Provided material:
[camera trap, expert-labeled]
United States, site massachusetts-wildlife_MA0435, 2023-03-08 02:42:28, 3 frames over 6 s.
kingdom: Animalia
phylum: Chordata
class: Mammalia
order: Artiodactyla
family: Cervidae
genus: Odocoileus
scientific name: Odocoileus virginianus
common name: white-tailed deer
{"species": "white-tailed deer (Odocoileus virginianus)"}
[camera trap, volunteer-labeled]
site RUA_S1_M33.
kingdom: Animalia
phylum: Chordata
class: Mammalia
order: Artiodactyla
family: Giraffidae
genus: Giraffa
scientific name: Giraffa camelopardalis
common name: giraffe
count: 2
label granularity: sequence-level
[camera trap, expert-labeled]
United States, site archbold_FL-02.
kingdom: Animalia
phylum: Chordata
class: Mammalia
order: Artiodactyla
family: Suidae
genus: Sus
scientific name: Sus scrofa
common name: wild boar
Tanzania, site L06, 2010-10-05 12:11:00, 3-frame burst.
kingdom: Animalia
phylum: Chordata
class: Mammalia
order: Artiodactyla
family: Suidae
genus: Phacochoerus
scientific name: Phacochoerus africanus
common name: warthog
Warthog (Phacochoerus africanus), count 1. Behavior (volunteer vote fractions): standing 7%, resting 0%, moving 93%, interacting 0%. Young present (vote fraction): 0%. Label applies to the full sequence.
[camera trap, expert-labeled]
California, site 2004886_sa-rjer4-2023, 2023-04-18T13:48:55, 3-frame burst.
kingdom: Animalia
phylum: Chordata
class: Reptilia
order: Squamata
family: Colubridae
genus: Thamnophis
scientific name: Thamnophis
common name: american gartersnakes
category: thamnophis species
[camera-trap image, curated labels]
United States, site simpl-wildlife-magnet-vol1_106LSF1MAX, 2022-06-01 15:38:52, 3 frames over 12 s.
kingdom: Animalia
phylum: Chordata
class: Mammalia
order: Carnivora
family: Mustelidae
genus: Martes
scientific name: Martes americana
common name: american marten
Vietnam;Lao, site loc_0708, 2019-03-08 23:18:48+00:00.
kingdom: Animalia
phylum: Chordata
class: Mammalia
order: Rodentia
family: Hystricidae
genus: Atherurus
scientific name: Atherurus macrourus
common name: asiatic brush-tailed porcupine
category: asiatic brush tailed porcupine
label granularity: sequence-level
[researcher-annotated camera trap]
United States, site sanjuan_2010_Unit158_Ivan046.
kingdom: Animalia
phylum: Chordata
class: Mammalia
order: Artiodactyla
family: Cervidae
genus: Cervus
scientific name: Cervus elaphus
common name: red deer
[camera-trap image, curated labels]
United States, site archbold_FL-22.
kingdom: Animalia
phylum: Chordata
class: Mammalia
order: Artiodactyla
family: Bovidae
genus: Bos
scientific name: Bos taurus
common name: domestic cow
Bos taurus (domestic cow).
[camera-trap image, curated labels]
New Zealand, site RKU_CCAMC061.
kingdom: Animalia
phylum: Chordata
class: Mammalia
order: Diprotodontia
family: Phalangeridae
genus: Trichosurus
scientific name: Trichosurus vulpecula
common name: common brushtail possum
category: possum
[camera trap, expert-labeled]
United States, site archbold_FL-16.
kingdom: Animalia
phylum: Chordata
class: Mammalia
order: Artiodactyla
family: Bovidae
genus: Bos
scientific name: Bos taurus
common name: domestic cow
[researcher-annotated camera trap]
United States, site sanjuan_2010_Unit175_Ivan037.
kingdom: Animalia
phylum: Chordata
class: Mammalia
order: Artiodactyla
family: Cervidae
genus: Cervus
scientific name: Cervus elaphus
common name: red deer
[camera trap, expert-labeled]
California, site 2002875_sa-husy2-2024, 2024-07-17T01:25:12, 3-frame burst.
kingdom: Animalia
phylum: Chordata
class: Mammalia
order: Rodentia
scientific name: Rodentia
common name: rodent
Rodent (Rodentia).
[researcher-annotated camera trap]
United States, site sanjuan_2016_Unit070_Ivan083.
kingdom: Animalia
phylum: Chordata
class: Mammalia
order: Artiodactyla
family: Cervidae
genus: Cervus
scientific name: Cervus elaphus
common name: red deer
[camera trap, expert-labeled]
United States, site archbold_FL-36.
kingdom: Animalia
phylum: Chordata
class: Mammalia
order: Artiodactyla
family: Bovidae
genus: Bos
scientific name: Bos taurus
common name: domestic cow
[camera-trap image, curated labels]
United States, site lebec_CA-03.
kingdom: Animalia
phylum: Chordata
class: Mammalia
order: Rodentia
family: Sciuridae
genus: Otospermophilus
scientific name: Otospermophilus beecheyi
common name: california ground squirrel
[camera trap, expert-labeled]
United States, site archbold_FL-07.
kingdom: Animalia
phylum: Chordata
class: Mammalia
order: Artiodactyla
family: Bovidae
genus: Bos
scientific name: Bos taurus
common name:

Exercise goal:
All entries shown above should be printed again exactly.

Answer to this task:
[camera trap, expert-labeled]
United States, site massachusetts-wildlife_MA0435, 2023-03-08 02:42:28, 3 frames over 6 s.
kingdom: Animalia
phylum: Chordata
class: Mammalia
order: Artiodactyla
family: Cervidae
genus: Odocoileus
scientific name: Odocoileus virginianus
common name: white-tailed deer
{"species": "white-tailed deer (Odocoileus virginianus)"}
[camera trap, volunteer-labeled]
site RUA_S1_M33.
kingdom: Animalia
phylum: Chordata
class: Mammalia
order: Artiodactyla
family: Giraffidae
genus: Giraffa
scientific name: Giraffa camelopardalis
common name: giraffe
count: 2
label granularity: sequence-level
[camera trap, expert-labeled]
United States, site archbold_FL-02.
kingdom: Animalia
phylum: Chordata
class: Mammalia
order: Artiodactyla
family: Suidae
genus: Sus
scientific name: Sus scrofa
common name: wild boar
Tanzania, site L06, 2010-10-05 12:11:00, 3-frame burst.
kingdom: Animalia
phylum: Chordata
class: Mammalia
order: Artiodactyla
family: Suidae
genus: Phacochoerus
scientific name: Phacochoerus africanus
common name: warthog
Warthog (Phacochoerus africanus), count 1. Behavior (volunteer vote fractions): standing 7%, resting 0%, moving 93%, interacting 0%. Young present (vote fraction): 0%. Label applies to the full sequence.
[camera trap, expert-labeled]
California, site 2004886_sa-rjer4-2023, 2023-04-18T13:48:55, 3-frame burst.
kingdom: Animalia
phylum: Chordata
class: Reptilia
order: Squamata
family: Colubridae
genus: Thamnophis
scientific name: Thamnophis
common name: american gartersnakes
category: thamnophis species
[camera-trap image, curated labels]
United States, site simpl-wildlife-magnet-vol1_106LSF1MAX, 2022-06-01 15:38:52, 3 frames over 12 s.
kingdom: Animalia
phylum: Chordata
class: Mammalia
order: Carnivora
family: Mustelidae
genus: Martes
scientific name: Martes americana
common name: american marten
Vietnam;Lao, site loc_0708, 2019-03-08 23:18:48+00:00.
kingdom: Animalia
phylum: Chordata
class: Mammalia
order: Rodentia
family: Hystricidae
genus: Atherurus
scientific name: Atherurus macrourus
common name: asiatic brush-tailed porcupine
category: asiatic brush tailed porcupine
label granularity: sequence-level
[researcher-annotated camera trap]
United States, site sanjuan_2010_Unit158_Ivan046.
kingdom: Animalia
phylum: Chordata
class: Mammalia
order: Artiodactyla
family: Cervidae
genus: Cervus
scientific name: Cervus elaphus
common name: red deer
[camera-trap image, curated labels]
United States, site archbold_FL-22.
kingdom: Animalia
phylum: Chordata
class: Mammalia
order: Artiodactyla
family: Bovidae
genus: Bos
scientific name: Bos taurus
common name: domestic cow
Bos taurus (domestic cow).
[camera-trap image, curated labels]
New Zealand, site RKU_CCAMC061.
kingdom: Animalia
phylum: Chordata
class: Mammalia
order: Diprotodontia
family: Phalangeridae
genus: Trichosurus
scientific name: Trichosurus vulpecula
common name: common brushtail possum
category: possum
[camera trap, expert-labeled]
United States, site archbold_FL-16.
kingdom: Animalia
phylum: Chordata
class: Mammalia
order: Artiodactyla
family: Bovidae
genus: Bos
scientific name: Bos taurus
common name: domestic cow
[researcher-annotated camera trap]
United States, site sanjuan_2010_Unit175_Ivan037.
kingdom: Animalia
phylum: Chordata
class: Mammalia
order: Artiodactyla
family: Cervidae
genus: Cervus
scientific name: Cervus elaphus
common name: red deer
[camera trap, expert-labeled]
California, site 2002875_sa-husy2-2024, 2024-07-17T01:25:12, 3-frame burst.
kingdom: Animalia
phylum: Chordata
class: Mammalia
order: Rodentia
scientific name: Rodentia
common name: rodent
Rodent (Rodentia).
[researcher-annotated camera trap]
United States, site sanjuan_2016_Unit070_Ivan083.
kingdom: Animalia
phylum: Chordata
class: Mammalia
order: Artiodactyla
family: Cervidae
genus: Cervus
scientific name: Cervus elaphus
common name: red deer
[camera trap, expert-labeled]
United States, site archbold_FL-36.
kingdom: Animalia
phylum: Chordata
class: Mammalia
order: Artiodactyla
family: Bovidae
genus: Bos
scientific name: Bos taurus
common name: domestic cow
[camera-trap image, curated labels]
United States, site lebec_CA-03.
kingdom: Animalia
phylum: Chordata
class: Mammalia
order: Rodentia
family: Sciuridae
genus: Otospermophilus
scientific name: Otospermophilus beecheyi
common name: california ground squirrel
[camera trap, expert-labeled]
United States, site archbold_FL-07.
kingdom: Animalia
phylum: Chordata
class: Mammalia
order: Artiodactyla
family: Bovidae
genus: Bos
scientific name: Bos taurus
common name:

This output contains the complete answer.